# AIM
Rewrite all of the data below line for line, leaving everything unchanged except the answers, where every number, whether a distance or a coordinate, is shifted up by 143.

## START PROVIDED RECORDS

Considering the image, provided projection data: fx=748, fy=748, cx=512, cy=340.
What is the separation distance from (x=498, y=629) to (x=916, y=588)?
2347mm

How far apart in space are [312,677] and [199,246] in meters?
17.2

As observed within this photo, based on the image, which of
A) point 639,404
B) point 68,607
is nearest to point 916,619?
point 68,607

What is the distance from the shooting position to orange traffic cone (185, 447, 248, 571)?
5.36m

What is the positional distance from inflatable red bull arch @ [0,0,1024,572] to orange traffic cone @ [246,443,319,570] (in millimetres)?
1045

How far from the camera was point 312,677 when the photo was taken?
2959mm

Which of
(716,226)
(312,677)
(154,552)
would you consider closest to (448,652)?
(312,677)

## END PROVIDED RECORDS

# EXERCISE OUTPUT
Considering the image, provided projection data: fx=748, fy=748, cx=512, cy=340.
What is the separation distance from (x=498, y=629) to (x=916, y=588)?
2490mm

How far apart in space are [312,677] and [199,246] in meters?
160.2

As observed within this photo, based on the image, which of
A) point 639,404
B) point 68,607
is nearest to point 916,619?
point 211,750

What is the distance from the shooting position to orange traffic cone (185, 447, 248, 571)?
148.36m

What is the positional distance from inflatable red bull arch @ [0,0,1024,572] to orange traffic cone @ [246,443,319,570] (in millimetres)?
1188

How far from the camera was point 312,677 when the photo was taken?
3102mm

Which of
(716,226)
(312,677)
(154,552)
would you consider closest to (448,652)?
(455,820)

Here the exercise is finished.